*Brain Candy In Your Food Storage*
It's late November in eastern Tennessee. That means it's dripping rain and 33 degrees at dawn. Nine months ago the secondary breadwinner of the household got cut back to 20 hours/week. Four months ago the primary breadwinner got cut back to 30 hours/week. Two months ago the secondary breadwinner got laid off.
Behind each of two doors in front of you are two different menus for the day.
Behind Door Number 1:
- Breakfast - whole wheat flatbread with a small bit of honey
- Lunch - whole wheat flatbread left over from breakfast
- Dinner - whole wheat flatbread and beans
Behind Door Number 2:
- Breakfast - whole wheat biscuits with strawberry jam
- Lunch - leftover biscuits from breakfast (but you're told dinner will be at 2:30)

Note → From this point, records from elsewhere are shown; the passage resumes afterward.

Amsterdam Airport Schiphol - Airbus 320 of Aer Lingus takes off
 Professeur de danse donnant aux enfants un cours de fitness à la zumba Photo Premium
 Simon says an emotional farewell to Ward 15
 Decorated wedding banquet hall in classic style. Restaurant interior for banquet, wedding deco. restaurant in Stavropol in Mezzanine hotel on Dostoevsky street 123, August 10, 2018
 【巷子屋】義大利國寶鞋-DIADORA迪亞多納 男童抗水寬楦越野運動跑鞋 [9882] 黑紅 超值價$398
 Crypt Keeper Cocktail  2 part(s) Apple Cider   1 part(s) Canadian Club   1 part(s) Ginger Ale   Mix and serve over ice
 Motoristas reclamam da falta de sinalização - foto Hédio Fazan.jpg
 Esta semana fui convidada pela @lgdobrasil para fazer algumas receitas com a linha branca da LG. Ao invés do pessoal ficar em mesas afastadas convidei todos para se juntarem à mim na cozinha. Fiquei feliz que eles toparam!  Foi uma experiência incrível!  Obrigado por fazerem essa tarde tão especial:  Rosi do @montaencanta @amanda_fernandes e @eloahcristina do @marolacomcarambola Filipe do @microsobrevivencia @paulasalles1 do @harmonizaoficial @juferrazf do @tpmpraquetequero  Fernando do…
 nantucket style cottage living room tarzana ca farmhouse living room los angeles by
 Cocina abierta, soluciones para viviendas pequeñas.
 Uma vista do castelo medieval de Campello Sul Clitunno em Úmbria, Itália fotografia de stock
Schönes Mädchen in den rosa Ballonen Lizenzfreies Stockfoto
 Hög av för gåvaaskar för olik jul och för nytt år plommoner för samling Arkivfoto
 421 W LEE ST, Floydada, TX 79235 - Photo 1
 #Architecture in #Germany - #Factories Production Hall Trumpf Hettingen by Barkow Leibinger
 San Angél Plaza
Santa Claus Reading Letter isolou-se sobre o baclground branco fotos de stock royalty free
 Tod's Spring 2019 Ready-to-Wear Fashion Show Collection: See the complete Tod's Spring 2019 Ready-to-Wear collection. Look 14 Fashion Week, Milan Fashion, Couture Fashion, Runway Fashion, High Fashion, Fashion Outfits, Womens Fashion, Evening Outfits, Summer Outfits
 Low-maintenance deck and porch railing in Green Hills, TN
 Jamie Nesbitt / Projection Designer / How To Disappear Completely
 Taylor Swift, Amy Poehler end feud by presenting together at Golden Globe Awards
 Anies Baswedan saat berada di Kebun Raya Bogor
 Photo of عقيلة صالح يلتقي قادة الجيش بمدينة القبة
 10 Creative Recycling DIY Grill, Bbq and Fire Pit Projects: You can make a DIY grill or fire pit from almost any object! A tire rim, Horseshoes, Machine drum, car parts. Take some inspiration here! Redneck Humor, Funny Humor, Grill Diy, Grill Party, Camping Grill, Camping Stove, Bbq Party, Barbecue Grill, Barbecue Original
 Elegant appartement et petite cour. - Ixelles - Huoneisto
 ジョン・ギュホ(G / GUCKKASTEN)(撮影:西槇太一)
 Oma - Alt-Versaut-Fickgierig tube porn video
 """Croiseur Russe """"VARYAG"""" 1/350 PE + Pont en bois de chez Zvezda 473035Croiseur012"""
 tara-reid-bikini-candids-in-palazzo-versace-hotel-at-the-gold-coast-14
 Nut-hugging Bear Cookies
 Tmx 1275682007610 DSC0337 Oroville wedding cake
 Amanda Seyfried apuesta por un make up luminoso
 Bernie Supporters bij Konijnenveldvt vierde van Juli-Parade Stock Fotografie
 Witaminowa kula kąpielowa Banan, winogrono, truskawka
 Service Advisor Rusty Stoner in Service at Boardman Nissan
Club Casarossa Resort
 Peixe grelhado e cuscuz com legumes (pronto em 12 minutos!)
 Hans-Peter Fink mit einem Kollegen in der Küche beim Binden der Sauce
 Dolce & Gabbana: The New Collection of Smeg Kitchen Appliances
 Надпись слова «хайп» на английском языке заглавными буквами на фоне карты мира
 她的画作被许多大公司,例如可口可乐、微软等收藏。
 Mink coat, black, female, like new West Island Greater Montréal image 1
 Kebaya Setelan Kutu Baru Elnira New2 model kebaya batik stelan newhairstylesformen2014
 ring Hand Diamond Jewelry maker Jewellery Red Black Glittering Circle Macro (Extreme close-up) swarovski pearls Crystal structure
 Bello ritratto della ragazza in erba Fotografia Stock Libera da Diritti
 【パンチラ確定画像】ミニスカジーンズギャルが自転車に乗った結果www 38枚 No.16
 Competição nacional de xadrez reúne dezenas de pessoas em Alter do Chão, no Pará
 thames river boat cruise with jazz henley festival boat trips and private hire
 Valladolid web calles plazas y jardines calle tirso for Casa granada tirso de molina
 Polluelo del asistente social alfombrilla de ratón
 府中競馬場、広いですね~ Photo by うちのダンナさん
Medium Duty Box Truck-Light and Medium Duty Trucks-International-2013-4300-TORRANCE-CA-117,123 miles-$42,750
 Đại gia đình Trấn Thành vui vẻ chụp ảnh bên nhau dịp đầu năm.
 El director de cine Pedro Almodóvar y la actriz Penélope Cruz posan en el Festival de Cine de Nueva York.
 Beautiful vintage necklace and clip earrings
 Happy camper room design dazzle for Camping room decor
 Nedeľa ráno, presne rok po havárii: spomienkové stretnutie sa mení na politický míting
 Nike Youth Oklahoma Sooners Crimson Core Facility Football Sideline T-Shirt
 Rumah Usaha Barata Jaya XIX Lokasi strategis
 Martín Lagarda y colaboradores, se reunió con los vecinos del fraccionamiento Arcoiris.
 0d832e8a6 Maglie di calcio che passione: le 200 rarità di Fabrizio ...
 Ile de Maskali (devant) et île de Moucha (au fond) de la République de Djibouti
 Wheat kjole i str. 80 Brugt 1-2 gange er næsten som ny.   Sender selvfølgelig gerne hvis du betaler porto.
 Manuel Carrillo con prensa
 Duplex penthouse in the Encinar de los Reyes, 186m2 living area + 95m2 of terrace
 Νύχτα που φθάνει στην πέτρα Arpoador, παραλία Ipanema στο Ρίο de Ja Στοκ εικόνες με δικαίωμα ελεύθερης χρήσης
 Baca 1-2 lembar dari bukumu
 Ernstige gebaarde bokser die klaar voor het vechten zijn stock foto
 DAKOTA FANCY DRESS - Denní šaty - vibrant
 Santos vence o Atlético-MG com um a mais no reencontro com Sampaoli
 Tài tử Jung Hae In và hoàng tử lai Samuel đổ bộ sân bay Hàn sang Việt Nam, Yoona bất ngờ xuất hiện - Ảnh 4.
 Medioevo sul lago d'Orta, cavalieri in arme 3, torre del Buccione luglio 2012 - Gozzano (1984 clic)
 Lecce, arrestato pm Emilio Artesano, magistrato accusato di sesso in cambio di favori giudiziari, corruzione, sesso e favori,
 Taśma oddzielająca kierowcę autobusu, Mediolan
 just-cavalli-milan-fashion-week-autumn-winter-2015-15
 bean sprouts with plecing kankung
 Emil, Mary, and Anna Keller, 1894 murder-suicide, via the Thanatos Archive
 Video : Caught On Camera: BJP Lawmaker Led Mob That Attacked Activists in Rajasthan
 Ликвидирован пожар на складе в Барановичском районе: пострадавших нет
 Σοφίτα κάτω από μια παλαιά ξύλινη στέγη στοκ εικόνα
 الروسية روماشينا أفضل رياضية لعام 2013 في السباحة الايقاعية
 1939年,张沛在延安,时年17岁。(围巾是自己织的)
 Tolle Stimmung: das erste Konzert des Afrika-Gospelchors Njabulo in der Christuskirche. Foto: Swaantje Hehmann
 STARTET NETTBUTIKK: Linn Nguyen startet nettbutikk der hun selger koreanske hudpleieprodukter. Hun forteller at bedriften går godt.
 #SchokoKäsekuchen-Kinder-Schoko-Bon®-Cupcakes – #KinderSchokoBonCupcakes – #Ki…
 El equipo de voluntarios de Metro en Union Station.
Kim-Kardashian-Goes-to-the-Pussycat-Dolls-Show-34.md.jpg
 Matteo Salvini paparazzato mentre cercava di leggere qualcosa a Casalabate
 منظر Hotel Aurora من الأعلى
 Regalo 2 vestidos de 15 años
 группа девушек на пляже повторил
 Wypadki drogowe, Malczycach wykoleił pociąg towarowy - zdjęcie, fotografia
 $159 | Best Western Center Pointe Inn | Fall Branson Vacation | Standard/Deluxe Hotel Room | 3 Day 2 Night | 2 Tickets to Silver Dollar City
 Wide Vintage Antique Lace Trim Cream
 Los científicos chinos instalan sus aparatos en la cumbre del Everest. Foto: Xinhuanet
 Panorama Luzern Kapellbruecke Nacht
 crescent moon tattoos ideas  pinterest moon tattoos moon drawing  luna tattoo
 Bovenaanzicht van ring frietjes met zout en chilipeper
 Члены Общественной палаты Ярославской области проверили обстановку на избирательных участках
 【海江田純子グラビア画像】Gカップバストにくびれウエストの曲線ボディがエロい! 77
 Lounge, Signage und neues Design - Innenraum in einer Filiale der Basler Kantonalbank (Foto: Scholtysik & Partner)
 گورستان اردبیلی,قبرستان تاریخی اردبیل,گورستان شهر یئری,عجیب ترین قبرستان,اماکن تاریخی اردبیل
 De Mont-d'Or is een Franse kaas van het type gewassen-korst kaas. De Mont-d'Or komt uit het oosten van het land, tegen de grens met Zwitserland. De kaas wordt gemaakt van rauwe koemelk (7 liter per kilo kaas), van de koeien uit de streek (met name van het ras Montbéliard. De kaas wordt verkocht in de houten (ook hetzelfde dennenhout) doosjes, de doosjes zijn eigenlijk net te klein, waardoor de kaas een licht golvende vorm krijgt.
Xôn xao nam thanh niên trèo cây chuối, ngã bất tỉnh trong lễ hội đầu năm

- Dinner - baked glazed ham with pineapple pieces, candied sweet potatoes, lima beans, cheesecake with cherry topping.
What time of year did I say it was?? OK, which one sounds more like a Thanksgiving dinner to you??
In a situation where the world as we know it has ended (or at least taken a long leave-of-absence) we'll need to look after the emotional needs (and I mean needs) of our families. The difference between the two daily menus above is only:
1 Small Jar Strawberry Jam 1 Can Baking Powder 1 lb Butter-Flavor Crisco 1 Small Canned Ham 2 Cans Sweet Potatoes 1 Box Brown Sugar 1 Small Can Pineapple Tidbits 2 Cans Lima Beans 1 Box No-Cook Cheesecake 1 Can Cherry Pie Filling
or about $20 in Jun 2009! If the world is getting nasty for you & your family, that may very well be the smartest $20 you've spent in a long time.
I heartily recommend you look at a few items you can inexpensively add to your food preps which will make a tremendous difference in your family's emotional health. Here are some things we do in addition to the Thanksgiving dinner above:
Hard Candy: We hit a clearance on Grandma candy (the mixed hard candies Grandma had in a dish in the parlor) for $1 a bag. We sealed them in mylar bags in 4-oz packages Custom Sized Mylar Pouches. We made enough for one-a-month plus one each birthday for a year, plus a few for emergency needs.
Favorite Foods: So you're saving some cans of (whatever) or jars of jelly. Make sure you get a few of each person's favorite item or flavor.
Recipes: While you experiment with using your storage foods on a daily basis (you are experimenting, aren't you?), notice the ones which are the biggest hits. Experiment extra on those and use them for special occasions.
Spices: I defy you to find a chemical-nutritional reason for spices in most foods. Yet the fact remains that flavor is a critical element to success in cooking. Bend to reality and store at least some ingredients to recreate old favorite dishes and to help the acceptance of the new stuff.
Activities: Our girls used to love to make cookies as a family (as teenagers it's not cool, but...). We keep a few makings for cookies, and plan to use a cookie bake (maybe in a dutch oven) to defuse tension when things go bad.
Get inventive; you know what works for you. Think about this and you'll come up with great ideas.